First, my preferred process is that Solo sends a ping-like message to Launcher and gets a pong-like response. Then Solo knows that we're good to go.

This is actually possible right now (and has been before these recent versions even) by Solo sending a "hello-browser" message and Launcher sends it back a "hello-client" response with it's version number. It's perfectly acceptable in the current messaging to send a "hello-browser" at nearly any time (but would suggest not making it more frequent than 5 seconds).

We must make sure that Solo does not send a "hello-browser" message during a download request; it can resume requests after download is complete. Similarly, "hello-browser" requests during continuous terminal or graphing activity is redundant and may interfere. Maybe the rule is, if there hasn't been any message from Launcher in some amount of time, send a "hello-browser" message just to check if it's still there; otherwise, the other message activity serves as knowledge of a healthy connection.

The alternate, but more shady process is to rely on the port updates to determine that there is a valid connection.

Shady, yes... this is what we're doing already and for some reason it's not working perfectly all the time.

A future update of Launcher would send a port list when requested and then only send it again when something has changed in the list or when Solo asks for the list again. This is a trust fall unless we have a ping/pong interface in the Launcher - or something equivalent.

Right. Currently, Launcher doesn't detect port changes by user activity and OS event messaging... that would be key to making this perfect. I can; however, make it keep track of the list it last sent and won't send a new list until there's a difference (or another request from Solo).

To make that work well with older browser apps, we should extend the "port-list-request" message to include an action field. The valid values for action can be "on-interval" or "on-demand" which means....

messages

type: "port-list-request", action: "on-interval" - Launcher sends immediate port list message in response, then periodic port list messages on a timed basis (every 5 seconds; except during download processing).

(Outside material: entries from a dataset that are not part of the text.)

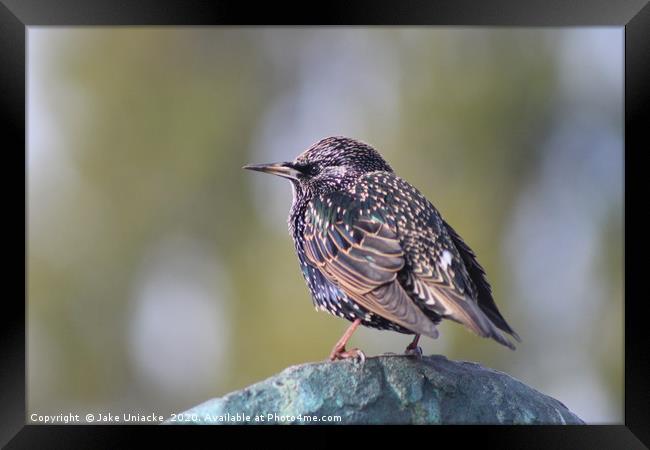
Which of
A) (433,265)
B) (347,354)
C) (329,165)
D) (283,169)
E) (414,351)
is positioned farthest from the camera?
(329,165)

type: "port-list-request", action: "on-demand" - Launcher sends immediate port list message in response, then only sends future port list messages when a change has occurred, or upon receiving another port-list-request.

The lack of an action field is the same as having an "on-interval" action field, to stay compatible with current browser apps in use.

---OR---

Instead of action, perhaps the message should include an interval field, which contains a number.

zfi commented 4 years ago

The intent for the ping/pong message was to verify that we have an active web socket connection before sending a load command to the Launcher. We use it to set up the initial connection now. I would extend the use cases to do the connection validation before the load to RAM or EEPROM commands are issued. If we are in agreement on this point, I think I can remove the remaining connection watchdog timers in Solo. It will be magic.

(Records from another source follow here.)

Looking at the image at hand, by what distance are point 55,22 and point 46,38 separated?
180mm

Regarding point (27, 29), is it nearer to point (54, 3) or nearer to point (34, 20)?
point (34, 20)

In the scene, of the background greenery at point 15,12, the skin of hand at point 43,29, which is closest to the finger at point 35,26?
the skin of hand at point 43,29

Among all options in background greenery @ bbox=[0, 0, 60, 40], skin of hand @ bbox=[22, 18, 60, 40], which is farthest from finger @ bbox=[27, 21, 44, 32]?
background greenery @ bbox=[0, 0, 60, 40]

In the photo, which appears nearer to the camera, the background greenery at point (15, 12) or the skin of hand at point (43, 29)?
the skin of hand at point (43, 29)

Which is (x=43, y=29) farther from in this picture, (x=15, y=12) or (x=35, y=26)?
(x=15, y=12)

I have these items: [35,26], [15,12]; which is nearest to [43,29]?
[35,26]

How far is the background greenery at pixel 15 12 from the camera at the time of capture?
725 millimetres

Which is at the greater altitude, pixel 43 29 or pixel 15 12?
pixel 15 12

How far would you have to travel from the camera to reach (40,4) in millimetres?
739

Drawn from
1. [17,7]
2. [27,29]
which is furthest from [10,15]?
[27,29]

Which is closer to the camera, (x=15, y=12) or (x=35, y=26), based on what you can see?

On the port list proposal, sending an interval value is quite flexible and addresses all the known use cases. The JSON that Solo is sending now is this:

{
    "type": "port-list-request",
    "msg": "port-list-request"
}

The new JSON payload to request a port list with updates every 5 seconds would look like this:

{
    "type": "port-list-request",
    "action": "5"
}

For reasons I do not yet understand, the current JSON payload does not use the key 'action' but instead uses the key 'msg'.

zfi commented 4 years ago

It looks like this has morphed into three separate issues. I am pushing this to the 1.5.1 release to give us more to to sort all of this out.

PropGit commented 4 years ago

You're correct.

I've split out the port-list-request enhancement into Issue #464 now.

I've split out the ping-pong check into Issue #465 now.

PropGit commented 3 years ago

This may be related to the same cause that is addressed by v1.5.7 and v1.5.8. Issue #514.